╭─ SELECTED EXCERPT
In an effort to slow down further erosion, the Sault Ste. Marie Regional Conservation Authority is going to plant some trees on Landslide Hill.

"We wanted to do it on Earth Day but it's too cold and there is too much snow to plant trees then," said Deane Greenwood, the authority's trails coordinator. "So we are planning to do it in May."

Greenwood said the authority has a chance to use about 2,500 seedlings to be donated from the Trees Ontario Foundation and staff feels they'd help stabilize the hill once they take root.

"The old ski hill is in terrible shape and the slope itself is highly unstable because of water erosion," Greenwood said. "Trees growing there would help to stabilize the soil."

Greenwood reported that the initiative to plant trees on the hill was put together with Brent Atwell of REGEN Forestry, a forest management and investment company.

"We're planning to plant them on an area of conservation authority land about 1.25 hectares or three acres in size," he said. "It will be jack pine, red pine and white pine trees."
╰─
TO BE DONE
[A] According to the article on the Landslide Hill tree planting, what kinds of trees will be planted?
[B] Carry on the article about planting trees on Landslide Hill, picking up after its final sentence.
╭─ DATA SHOWN
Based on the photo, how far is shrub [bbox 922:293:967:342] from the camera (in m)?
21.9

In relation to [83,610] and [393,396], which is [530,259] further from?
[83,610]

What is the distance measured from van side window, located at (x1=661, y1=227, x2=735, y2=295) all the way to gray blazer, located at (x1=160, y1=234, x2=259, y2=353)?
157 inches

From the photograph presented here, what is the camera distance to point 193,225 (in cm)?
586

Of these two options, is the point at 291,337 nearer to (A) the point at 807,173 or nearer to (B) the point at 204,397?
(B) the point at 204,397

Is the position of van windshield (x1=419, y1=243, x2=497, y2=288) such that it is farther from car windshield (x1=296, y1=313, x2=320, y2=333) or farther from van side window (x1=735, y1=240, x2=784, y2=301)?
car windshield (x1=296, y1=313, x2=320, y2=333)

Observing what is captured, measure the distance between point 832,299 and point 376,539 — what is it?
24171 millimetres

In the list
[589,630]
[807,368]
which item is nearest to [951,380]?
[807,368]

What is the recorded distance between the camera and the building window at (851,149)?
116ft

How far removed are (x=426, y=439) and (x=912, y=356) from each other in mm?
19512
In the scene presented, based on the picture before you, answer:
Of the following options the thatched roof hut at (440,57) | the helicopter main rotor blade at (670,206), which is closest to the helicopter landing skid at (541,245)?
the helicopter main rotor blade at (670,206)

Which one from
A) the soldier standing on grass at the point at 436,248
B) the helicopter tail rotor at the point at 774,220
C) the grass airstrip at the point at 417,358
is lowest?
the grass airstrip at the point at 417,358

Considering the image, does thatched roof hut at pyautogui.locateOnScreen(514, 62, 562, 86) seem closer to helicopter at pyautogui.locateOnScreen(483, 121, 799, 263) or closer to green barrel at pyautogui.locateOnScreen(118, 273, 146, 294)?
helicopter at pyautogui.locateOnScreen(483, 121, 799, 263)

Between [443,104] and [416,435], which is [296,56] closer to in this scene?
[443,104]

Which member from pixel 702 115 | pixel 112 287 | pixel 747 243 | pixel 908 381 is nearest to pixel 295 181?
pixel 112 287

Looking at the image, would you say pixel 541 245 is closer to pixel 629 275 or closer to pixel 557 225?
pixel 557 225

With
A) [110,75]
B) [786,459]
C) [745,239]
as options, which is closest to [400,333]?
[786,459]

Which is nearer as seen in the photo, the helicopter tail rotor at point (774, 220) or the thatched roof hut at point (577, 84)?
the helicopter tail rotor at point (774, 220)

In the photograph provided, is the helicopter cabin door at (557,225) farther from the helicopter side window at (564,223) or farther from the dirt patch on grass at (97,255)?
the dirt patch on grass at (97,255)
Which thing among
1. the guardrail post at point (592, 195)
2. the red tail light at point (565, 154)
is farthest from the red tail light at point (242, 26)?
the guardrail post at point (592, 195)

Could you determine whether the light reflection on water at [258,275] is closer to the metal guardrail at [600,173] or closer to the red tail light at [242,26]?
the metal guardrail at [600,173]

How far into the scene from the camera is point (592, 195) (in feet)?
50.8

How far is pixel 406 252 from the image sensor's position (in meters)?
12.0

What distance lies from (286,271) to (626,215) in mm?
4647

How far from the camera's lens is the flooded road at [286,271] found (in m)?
╰─
EXPECTED OUTPUTS
[A] Jack pine, red pine and white pine.

[B]
Details have yet to be confirmed, Greenwood said, but the plan is to plant with Boy Scouts of Canada volunteers on May 12 and then with high school biomass volunteers in conjunction with Upper Lakes Environmental Research Network (ULEARN) on May 23 and 24.

Greenwood said he thinks the ski hill will never be a ski hill again because it would be too expensive to upgrade it and there are too many alternative skiing locations nearby to justify the expense.

"We really have to think about stabilizing this slope and we have an opportunity to do that now," he said.

The coservation authority directed its staff to go ahead with the project and conduct a telephone poll for final permission when details are worked out.

It also directed staff to assess needed repairs and estimate costs to repair current erosion damage on the slope outside of the area where trees will be planted.